The cadre of Civil Judge (Senior Division) was constituted from 20th March, 2004. As per Rule 3 of the Rules of 2004 the following categorization in the cadre of Civil Judge (Senior Division) and Civil Judge (Junior Division) has been formulated. However, sub-Rule (2) of Rule 1 of the Rules of 2004 states that the Rules shall come into force from the date of publication in the Official Gazette and the Gazette Publication was on 20th March, 2004. In the light of the said prescription made in the Rules after the categorization was made under Rule 3(3), the grievance of the applicant has now surfaced. The grievance of the applicant, as rightly pointed out by Mr. Patil, learned senior counsel, based on their prescription contained in Section 3 of the Act of 2003 read along with Section 4, even if the categorization came to be made under the Rules of 2004, the same should have been given effect rto retrospectively, in consonance with the specific provisions contained in the referred Sections 3 and 4 of the Act of 2003 - the prescription under sub-Rule (2) of Rule 1 of the Rules of 2004 and the Gazette Publication dated 20.3.2004 cannot supersede the specific provision contained in Section 3 and 4 of the Act of 2003, more so, when the Act of 2003 was deemed to have come into force with effect from 1st day of July, 1996.

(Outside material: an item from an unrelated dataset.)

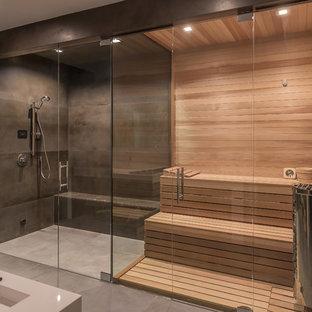 サンフランシスコの巨大なモダンスタイルのおしゃれなサウナ (白いキャビネット、ダブルシャワー、壁掛け式トイレ、黒いタイル、セラミックタイル、黒い壁、セラミックタイルの床、壁付け型シンク、黒い床、開き戸のシャワー、白い洗面カウンター) の写真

Thus, the first prayer of the petitioner merits acceptance and the same is granted and the respondents are directed to create cadre of Civil Judge (Junior Division) and Civil Judge (Senior Division), as prescribed under the Rules of 2004, and give effect to the same on and from 1.7.1996 with all consequential benefits accrued to those officers who hold the respective cadre post as from that day.
Seeking direction to the respondents to follow “post based roster” in appointments to the cadre of District Judges with effect from 31.3.2003 - HELD THAT:- It is required to ascertain as to how the 34 point roster for the three different channel are to be worked out. The High Court is, therefore, directed to apply Rule-13 which prescribes as to how seniority to be drawn by applying the said Rules, ascertain the roster point for the three different categories of promotees and direct recruits and carry out the said exercise from 31.3.2003.
The High Court is directed to place the said Report after carrying out the said exercise, to pass further orders. We only direct the High Court to carry out the said exercise within a period of two months - List on 14.7.2016.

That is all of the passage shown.